The Brazilian Real (Old)
The old Brazilian Real was the first official currency to be used in Brazil and was introduced by the Portuguese during the country’s colonial period, replacing the Portuguese real. One Brazilian Real was comprised of 1000 subunits known as Reis. The old Brazilian Real was abbreviated as Rs$ in the money markets. The currency was still used after Brazil gained independence in 1822. The old Brazilian Real was replaced by the Brazilian cruzeiro in 1942.
The Brazilian Cruzeiro
The Brazilian cruzeiro was the official currency used in the country in the 20th century. The cruzeiro was named after the Southern Cross constellation whose Brazilian name is “Cruzeiro do Sul.” The currency was issued three times in the country’s history with the first issue being in 1942, replacing the colonial Brazilian Real. The cruzeiro was reissued in 1967 due to increased inflation and was in circulation until 1986. The Brazilian cruzeiro was issued a third time in 1990 and was abbreviated in the money markets as Cr$. The third cruzeiro was replaced in 1993 by the cruzeiro real.

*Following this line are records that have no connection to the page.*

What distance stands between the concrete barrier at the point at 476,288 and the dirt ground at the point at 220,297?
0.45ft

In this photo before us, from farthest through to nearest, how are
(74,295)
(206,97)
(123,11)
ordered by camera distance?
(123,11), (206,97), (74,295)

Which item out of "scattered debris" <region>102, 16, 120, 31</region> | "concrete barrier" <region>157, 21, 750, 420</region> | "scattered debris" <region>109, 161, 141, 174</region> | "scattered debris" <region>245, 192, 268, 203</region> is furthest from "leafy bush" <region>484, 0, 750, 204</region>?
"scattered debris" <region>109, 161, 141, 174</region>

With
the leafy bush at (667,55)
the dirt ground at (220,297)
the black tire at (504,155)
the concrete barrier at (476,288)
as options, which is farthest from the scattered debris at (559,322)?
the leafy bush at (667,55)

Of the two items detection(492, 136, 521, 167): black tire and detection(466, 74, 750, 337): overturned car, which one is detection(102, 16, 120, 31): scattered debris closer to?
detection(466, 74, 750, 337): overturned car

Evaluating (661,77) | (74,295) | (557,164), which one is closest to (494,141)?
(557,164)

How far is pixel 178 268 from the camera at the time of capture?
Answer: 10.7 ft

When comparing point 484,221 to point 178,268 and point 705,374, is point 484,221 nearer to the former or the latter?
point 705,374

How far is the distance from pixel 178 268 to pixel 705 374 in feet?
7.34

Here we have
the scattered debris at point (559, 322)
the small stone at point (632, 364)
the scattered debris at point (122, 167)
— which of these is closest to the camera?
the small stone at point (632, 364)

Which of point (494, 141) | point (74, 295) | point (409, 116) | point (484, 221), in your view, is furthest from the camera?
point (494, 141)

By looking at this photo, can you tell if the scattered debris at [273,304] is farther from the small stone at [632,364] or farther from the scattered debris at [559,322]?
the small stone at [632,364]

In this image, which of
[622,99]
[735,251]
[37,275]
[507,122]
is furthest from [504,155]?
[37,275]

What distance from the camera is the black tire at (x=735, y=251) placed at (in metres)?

The Brazilian Cruzeiro Real
The Brazilian cruzeiro real was introduced by the Central Bank of Brazil on August 1st, 1993 as a replacement of the Brazilian cruzeiro. The Brazilian cruzeiro real was made up of 100 units known as centavos which only existed for the purpose of accounting. However, the currency’s circulation in the economy was short-lived with the cruzeiro real being replaced by the current Brazilian Real on June 30th, 1994 with one Brazilian real being equivalent to 2750 cruzeiros reals.
Coins and Banknotes
During the introduction of the New Brazilian Real in 1994, the Central Bank of Brazil issued stainless steel coins in 50, 25, 10, 5, one centavo, and one real denomination. However, the one real and one centavo coins were soon withdrawn from circulation by the Central Bank. The current banknotes in the circulation of the Brazilian Real are issued in 100, 50, 20, 10, 5, and two real denominations. The Central Bank has also issued commemorative coins and banknotes in line with the celebration of historical events. New polymer banknotes were issued by the Central Bank of Brazil in 2004.